Reproduce every line of the material below, but drop the pictures.

=== Begin Enclosure ===

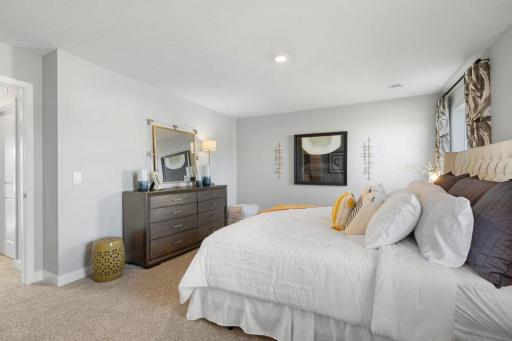 Owner's suite is large enough for a King bed and more. Photo is of Model home. Colors and options may vary. Ask Sales Agent for details.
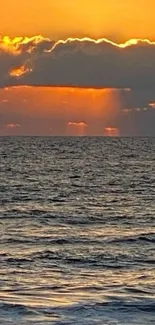 Golden sunset over a calm ocean with waves and glowing sky.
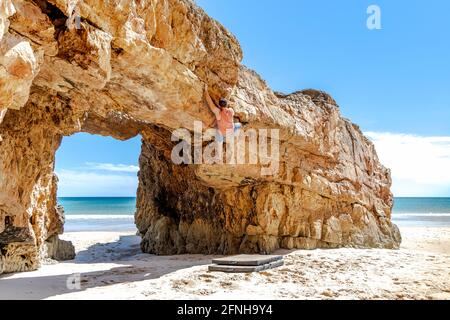 Giovane scalatore di roccia salendo in modo sicuro una scogliera gialla ad Algarve, Portogallo Foto Stock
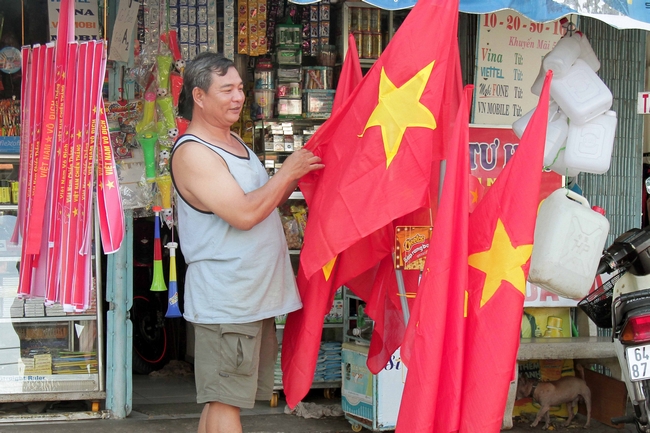 Trong khi tại một cửa hàng trên đường Nguyễn Huệ (Phường 2), những lá cờ Tổ quốc Việt Nam được trưng bày, chuẩn bị cho trận đấu tối nay.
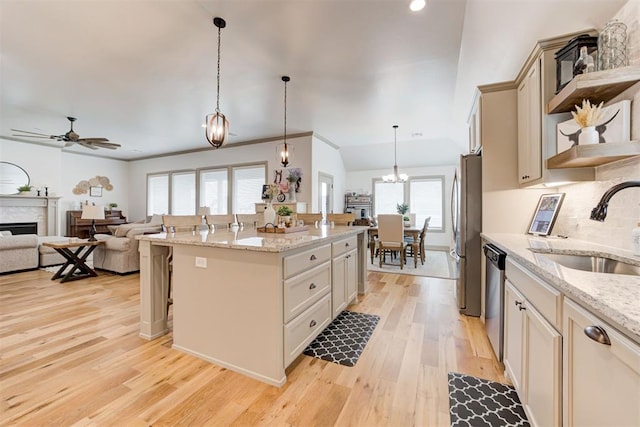 kitchen featuring light wood-style flooring, a breakfast bar area, appliances with stainless steel finishes, ceiling fan with notable chandelier, and a sink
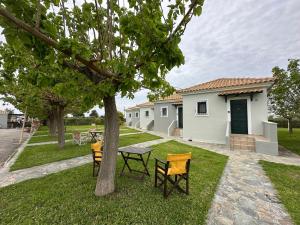 a yard with chairs and a table and a house at Odysseas rooms in Kalón Nerón
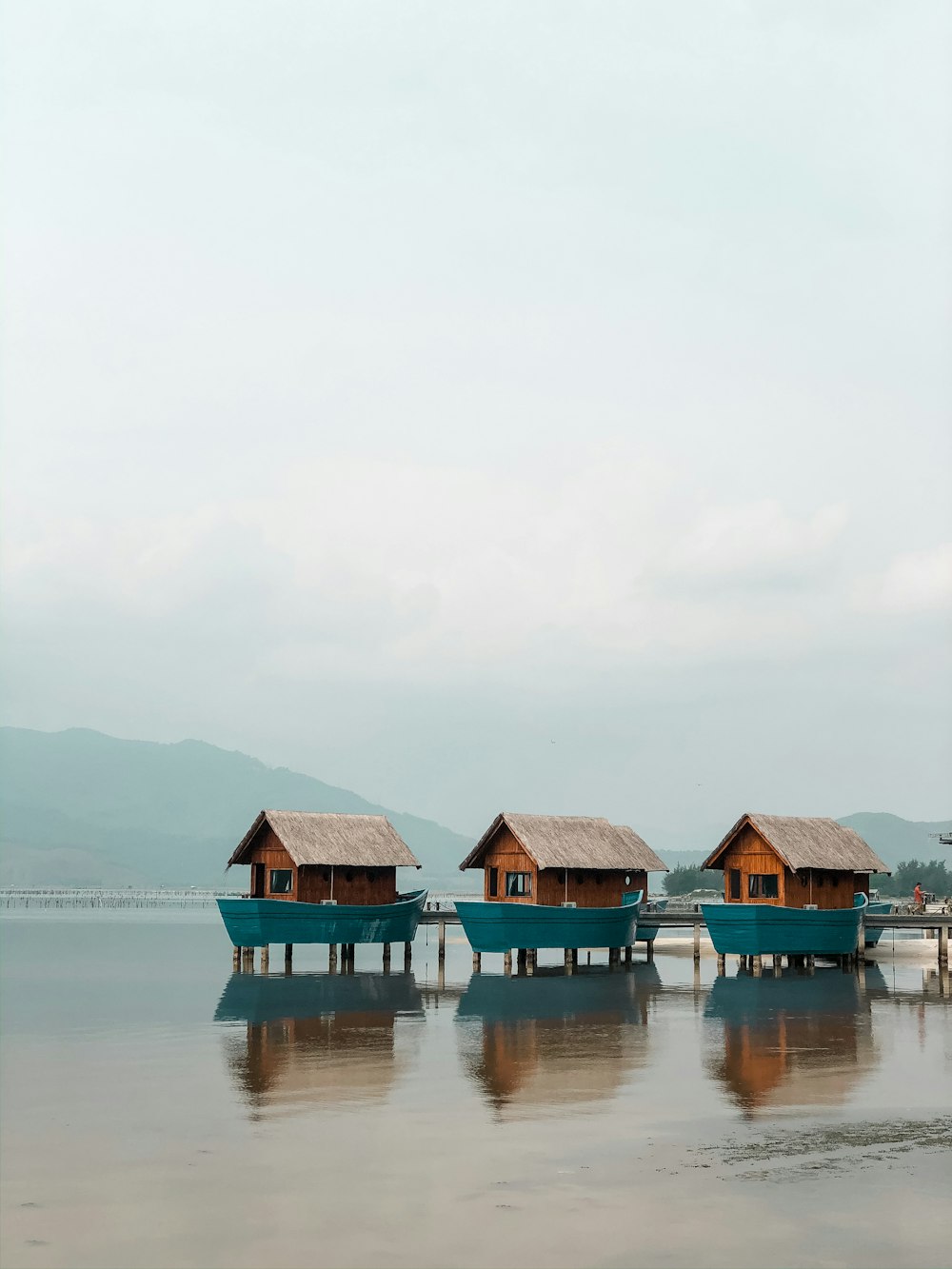 houses on body of water under white sky during daytime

=== End Enclosure ===

Answer box
 Owner's suite is large enough for a King bed and more. Photo is of Model home. Colors and options may vary. Ask Sales Agent for details.
 Golden sunset over a calm ocean with waves and glowing sky.
 Giovane scalatore di roccia salendo in modo sicuro una scogliera gialla ad Algarve, Portogallo Foto Stock
 Trong khi tại một cửa hàng trên đường Nguyễn Huệ (Phường 2), những lá cờ Tổ quốc Việt Nam được trưng bày, chuẩn bị cho trận đấu tối nay.
 kitchen featuring light wood-style flooring, a breakfast bar area, appliances with stainless steel finishes, ceiling fan with notable chandelier, and a sink
 a yard with chairs and a table and a house at Odysseas rooms in Kalón Nerón
 houses on body of water under white sky during daytime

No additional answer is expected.